Фрагмент текста:
_____
Новости раздела

Галина Юзефович: «Сегодняшняя литературная Россия очень маленькая и провинциальная»

Самый известный литературный критик в Рунете о быстрой и медленной критике и русском литературном захолустье, замкнутом на своих проблемах

Обозреватель интернет-издания «Медуза» Галина Юзефович — самый известный литературный критик в Рунете и один из самых популярных в современной русской литературе, из тех, чьи рецензии реально влияют на покупательский спрос на книжном рынке. О том, в какие формы трансформируется литературная критика в современном информационном пространстве, почему Россия давно не самая читающая страна и по какой причине русская литература воспринимается на Западе лишь как экзотика, критик рассказала в интервью «Реальному времени».

Одни критики рекомендуют, другие осмысляют

— Галина Леонидовна, что в вашем понимании представляет собой феномен сетевой критики, чем она отличается от традиционной журнальной критики?

— Не думаю, что это актуальное разделение — на сетевую и несетевую критику. Сегодня почти вся критика — в первую очередь сетевая, как и вообще почти все медиа: те же самые толстожурнальные публикации куда больше читают в «Журнальном зале» «Русского журнала», чем собственно в бумаге. Так что корректнее, на мой взгляд, проводить разделительную линию не по месту произрастания, а по скорости — есть критика «быстрая», есть «медленная». То, что вы, вероятно, называете сетевой критикой — это критика быстрая: книга вышла (или даже еще не вышла, но подготовлена к изданию), критик ее прочитал и сразу написал короткую и желательно яркую рецензию-отклик. Медленная же критика — это критика осмысления, предполагающая, что критик книжку прочел, отложил, подумал, посмотрел на то, как ее воспринимают читатели, перечитал, еще подумал, прочитал две другие книги на схожую тему, сравнил и только после этого написал отзыв. Медленная критика была у нас всегда (ну, по крайней мере. со времен Белинского), а быстрая стала появляться во второй половине девяностых годов прошлого века, когда количество книг на рынке стремительно выросло, и вопрос «что почитать?» стал в некотором смысле важнее вопроса «что и как подумать о прочитанном?».
_____
Что сделать:
1: Повторите, пожалуйста, отрывок из интервью, начиная со слов «Самый известный литературный критик в Рунете о» и заканчивая словами «традиционной журнальной критики?».
2: Когда, по словам Юзефович в интервью, начала появляться быстрая критика?
3: Соответствуют ли интервью следующие утверждения: (a) Юзефович считает актуальным разделение критики на сетевую и несетевую; (b) толстожурнальные публикации больше читают в «Журнальном зале», чем в бумаге; (c) Юзефович предлагает разделять критику по скорости? Для каждого ответьте «да» или «нет» и приведите решающие слова из текста.
Строки ниже никак не связаны с интервью.
_____
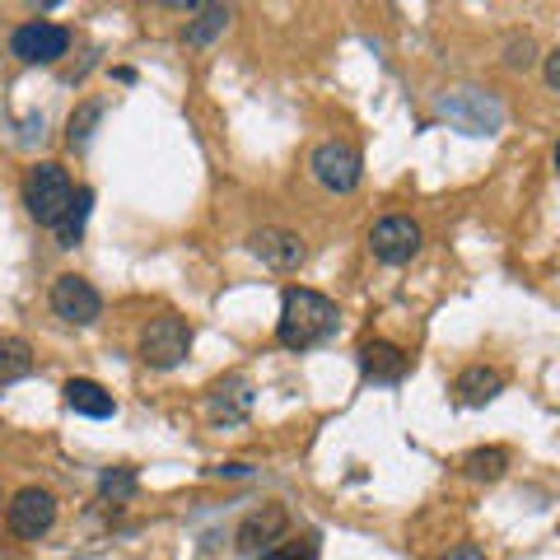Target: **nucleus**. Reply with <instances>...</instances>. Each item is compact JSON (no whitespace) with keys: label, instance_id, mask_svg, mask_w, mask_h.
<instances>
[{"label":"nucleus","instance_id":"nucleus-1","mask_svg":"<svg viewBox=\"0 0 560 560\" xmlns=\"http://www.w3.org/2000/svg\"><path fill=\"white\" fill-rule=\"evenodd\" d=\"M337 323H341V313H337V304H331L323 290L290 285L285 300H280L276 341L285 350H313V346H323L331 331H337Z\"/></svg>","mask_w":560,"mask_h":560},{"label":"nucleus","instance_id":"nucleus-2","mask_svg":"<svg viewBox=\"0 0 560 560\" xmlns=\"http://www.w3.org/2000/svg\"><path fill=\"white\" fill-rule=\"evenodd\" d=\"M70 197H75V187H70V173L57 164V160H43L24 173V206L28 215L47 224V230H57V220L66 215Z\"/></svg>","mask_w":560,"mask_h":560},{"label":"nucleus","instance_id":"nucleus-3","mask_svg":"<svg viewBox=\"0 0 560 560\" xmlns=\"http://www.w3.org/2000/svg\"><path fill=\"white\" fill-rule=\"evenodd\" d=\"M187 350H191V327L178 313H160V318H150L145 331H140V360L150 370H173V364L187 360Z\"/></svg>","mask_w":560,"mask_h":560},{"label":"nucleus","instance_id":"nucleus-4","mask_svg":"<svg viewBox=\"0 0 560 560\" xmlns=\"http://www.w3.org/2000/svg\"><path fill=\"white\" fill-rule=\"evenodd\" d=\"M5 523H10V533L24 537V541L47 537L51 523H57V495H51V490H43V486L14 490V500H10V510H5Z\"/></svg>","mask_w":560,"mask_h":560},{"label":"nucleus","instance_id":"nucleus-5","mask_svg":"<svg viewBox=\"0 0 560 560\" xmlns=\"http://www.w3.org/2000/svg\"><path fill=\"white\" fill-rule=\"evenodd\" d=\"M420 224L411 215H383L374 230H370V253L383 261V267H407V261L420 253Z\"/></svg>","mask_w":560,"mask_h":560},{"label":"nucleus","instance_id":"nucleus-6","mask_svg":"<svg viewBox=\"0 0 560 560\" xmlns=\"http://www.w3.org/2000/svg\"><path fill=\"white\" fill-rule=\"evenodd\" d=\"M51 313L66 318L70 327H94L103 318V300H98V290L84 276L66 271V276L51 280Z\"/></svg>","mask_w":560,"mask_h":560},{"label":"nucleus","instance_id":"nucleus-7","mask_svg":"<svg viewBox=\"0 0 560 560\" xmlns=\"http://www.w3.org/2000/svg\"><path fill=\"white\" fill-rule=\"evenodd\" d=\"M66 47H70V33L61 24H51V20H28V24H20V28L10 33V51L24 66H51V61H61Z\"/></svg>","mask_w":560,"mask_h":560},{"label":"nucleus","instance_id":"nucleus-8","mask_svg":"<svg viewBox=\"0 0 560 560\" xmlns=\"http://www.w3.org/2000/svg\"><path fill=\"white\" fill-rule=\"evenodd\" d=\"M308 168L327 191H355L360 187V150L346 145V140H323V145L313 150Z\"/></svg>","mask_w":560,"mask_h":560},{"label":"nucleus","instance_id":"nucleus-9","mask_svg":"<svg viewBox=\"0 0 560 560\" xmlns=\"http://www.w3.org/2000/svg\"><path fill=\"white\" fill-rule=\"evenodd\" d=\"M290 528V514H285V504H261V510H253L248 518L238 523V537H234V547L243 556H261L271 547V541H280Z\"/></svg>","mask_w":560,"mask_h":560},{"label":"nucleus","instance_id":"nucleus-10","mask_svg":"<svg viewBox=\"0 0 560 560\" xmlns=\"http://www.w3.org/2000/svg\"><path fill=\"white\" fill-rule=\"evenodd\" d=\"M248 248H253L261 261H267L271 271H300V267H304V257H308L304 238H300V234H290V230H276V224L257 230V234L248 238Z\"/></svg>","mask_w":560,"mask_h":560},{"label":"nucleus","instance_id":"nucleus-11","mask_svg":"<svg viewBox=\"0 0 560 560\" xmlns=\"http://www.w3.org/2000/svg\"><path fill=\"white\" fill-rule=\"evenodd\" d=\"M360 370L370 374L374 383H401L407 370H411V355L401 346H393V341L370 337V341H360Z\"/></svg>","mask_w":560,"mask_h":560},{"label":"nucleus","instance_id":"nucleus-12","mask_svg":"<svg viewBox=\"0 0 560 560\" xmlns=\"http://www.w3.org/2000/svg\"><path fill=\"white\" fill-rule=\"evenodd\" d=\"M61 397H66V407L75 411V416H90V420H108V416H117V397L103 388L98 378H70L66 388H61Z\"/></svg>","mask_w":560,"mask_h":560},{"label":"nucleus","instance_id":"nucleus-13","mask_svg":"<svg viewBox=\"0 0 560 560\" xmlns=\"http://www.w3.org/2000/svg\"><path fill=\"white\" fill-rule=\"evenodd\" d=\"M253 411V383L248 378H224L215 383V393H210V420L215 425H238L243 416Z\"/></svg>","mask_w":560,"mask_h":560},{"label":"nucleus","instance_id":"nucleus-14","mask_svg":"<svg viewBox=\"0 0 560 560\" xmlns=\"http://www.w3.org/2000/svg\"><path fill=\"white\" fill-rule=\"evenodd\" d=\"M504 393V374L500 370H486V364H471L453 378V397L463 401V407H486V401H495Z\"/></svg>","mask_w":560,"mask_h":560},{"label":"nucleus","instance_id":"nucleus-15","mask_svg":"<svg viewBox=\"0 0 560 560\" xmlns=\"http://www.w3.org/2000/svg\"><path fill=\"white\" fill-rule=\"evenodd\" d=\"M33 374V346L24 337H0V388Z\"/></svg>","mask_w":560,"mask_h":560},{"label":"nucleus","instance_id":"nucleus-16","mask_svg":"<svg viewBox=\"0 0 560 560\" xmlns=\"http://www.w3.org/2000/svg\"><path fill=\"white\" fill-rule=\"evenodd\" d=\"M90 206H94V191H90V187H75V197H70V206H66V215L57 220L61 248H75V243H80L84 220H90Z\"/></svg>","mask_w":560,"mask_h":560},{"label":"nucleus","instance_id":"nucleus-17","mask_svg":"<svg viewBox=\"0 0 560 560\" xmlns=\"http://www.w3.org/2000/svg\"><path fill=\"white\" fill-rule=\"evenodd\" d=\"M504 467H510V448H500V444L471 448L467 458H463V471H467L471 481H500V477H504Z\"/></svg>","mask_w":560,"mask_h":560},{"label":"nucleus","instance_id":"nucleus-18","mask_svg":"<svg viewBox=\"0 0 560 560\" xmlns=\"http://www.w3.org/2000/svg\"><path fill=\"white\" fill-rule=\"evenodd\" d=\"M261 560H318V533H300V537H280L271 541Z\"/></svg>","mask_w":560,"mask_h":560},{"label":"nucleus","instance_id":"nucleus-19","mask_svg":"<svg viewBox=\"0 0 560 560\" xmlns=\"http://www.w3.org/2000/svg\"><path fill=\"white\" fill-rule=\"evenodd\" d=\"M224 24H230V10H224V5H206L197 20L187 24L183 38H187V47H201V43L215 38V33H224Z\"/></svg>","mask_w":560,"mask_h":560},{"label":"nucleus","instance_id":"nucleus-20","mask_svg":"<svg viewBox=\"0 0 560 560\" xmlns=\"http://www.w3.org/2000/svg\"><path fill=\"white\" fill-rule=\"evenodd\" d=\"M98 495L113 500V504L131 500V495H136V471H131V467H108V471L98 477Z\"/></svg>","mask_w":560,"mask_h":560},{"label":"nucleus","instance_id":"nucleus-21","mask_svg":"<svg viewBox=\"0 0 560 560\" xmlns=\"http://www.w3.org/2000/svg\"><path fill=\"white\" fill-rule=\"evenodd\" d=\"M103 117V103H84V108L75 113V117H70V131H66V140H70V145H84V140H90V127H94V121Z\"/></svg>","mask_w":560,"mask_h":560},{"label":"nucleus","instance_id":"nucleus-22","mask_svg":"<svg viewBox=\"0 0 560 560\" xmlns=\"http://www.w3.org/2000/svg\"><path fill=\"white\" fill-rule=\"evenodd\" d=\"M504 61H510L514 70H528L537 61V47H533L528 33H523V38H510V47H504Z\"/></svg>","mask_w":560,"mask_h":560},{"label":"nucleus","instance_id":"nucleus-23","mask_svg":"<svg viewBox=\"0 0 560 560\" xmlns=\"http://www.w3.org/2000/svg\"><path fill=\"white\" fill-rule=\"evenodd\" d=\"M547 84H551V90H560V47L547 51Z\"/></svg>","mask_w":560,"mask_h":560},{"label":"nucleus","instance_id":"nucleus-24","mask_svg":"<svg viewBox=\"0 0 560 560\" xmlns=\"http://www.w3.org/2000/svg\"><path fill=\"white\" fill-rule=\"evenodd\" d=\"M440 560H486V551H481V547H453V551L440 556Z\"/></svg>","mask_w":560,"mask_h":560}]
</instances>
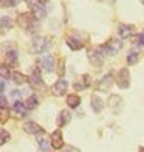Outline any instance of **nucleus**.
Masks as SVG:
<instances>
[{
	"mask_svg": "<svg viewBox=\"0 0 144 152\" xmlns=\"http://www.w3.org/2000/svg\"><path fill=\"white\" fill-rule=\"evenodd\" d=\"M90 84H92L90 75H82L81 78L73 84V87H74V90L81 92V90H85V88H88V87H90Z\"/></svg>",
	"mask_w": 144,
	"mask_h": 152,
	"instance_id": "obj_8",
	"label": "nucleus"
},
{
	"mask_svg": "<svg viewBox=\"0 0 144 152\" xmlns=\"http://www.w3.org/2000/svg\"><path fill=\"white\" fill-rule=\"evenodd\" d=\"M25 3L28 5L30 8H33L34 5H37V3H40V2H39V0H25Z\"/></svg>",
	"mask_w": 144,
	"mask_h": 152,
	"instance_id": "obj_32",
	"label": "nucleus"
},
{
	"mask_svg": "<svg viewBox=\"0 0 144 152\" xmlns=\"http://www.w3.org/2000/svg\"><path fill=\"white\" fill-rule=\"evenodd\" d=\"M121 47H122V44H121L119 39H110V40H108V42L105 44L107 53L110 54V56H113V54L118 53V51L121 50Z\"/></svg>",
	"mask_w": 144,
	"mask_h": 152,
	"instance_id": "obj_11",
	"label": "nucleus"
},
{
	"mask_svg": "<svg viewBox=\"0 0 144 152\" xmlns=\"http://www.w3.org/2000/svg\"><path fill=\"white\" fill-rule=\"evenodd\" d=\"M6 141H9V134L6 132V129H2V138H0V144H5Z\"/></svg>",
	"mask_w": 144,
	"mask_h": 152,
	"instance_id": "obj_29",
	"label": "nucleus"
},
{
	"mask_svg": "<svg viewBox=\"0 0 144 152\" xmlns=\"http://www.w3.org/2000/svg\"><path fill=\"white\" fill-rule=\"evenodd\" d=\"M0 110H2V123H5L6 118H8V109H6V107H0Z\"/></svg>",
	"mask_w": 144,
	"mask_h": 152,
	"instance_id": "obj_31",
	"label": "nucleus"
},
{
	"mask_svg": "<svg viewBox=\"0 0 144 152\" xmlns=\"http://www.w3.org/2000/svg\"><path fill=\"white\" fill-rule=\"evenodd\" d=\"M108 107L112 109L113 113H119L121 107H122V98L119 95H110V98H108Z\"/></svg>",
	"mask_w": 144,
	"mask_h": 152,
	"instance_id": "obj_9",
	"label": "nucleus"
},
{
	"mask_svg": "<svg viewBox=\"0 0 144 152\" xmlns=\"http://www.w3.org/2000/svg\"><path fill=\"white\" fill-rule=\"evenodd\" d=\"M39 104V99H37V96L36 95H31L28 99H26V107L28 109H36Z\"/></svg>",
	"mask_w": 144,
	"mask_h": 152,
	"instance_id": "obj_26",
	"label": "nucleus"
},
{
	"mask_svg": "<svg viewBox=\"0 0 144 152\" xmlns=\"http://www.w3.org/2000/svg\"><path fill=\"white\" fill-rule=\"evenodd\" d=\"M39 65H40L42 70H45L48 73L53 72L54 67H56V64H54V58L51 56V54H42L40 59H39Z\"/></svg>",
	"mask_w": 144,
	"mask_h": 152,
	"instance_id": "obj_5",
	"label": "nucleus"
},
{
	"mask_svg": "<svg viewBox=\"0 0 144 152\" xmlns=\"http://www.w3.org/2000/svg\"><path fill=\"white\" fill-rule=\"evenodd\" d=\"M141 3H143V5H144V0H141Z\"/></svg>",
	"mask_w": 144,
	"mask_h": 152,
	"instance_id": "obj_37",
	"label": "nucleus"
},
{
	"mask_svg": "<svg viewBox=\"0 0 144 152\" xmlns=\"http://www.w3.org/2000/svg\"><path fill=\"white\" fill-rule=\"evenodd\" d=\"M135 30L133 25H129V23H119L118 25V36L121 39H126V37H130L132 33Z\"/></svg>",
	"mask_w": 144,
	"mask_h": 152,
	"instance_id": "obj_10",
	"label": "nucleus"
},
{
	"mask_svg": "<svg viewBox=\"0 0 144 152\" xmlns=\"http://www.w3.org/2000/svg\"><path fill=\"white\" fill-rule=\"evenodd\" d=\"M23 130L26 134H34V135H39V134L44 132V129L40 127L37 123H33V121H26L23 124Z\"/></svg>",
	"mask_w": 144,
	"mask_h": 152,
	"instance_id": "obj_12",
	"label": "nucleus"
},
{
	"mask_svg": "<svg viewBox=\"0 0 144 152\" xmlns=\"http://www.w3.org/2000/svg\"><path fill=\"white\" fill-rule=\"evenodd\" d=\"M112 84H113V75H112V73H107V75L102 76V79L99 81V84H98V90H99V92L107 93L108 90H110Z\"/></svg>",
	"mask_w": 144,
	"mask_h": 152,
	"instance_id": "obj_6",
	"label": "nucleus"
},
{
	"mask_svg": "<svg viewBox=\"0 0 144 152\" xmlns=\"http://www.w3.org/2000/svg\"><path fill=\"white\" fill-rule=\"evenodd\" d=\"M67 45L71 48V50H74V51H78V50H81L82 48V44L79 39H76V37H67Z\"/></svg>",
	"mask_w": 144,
_____
Решения заданий:
1:
Самый известный литературный критик в Рунете о быстрой и медленной критике и русском литературном захолустье, замкнутом на своих проблемах

Обозреватель интернет-издания «Медуза» Галина Юзефович — самый известный литературный критик в Рунете и один из самых популярных в современной русской литературе, из тех, чьи рецензии реально влияют на покупательский спрос на книжном рынке. О том, в какие формы трансформируется литературная критика в современном информационном пространстве, почему Россия давно не самая читающая страна и по какой причине русская литература воспринимается на Западе лишь как экзотика, критик рассказала в интервью «Реальному времени».

Одни критики рекомендуют, другие осмысляют

— Галина Леонидовна, что в вашем понимании представляет собой феномен сетевой критики, чем она отличается от традиционной журнальной критики?

2: Во второй половине девяностых годов прошлого века.

3:
(a) Нет: «Не думаю, что это актуальное разделение — на сетевую и несетевую критику».
(b) Да: «те же самые толстожурнальные публикации куда больше читают в «Журнальном зале» «Русского журнала», чем собственно в бумаге».
(c) Да: «корректнее, на мой взгляд, проводить разделительную линию не по месту произрастания, а по скорости».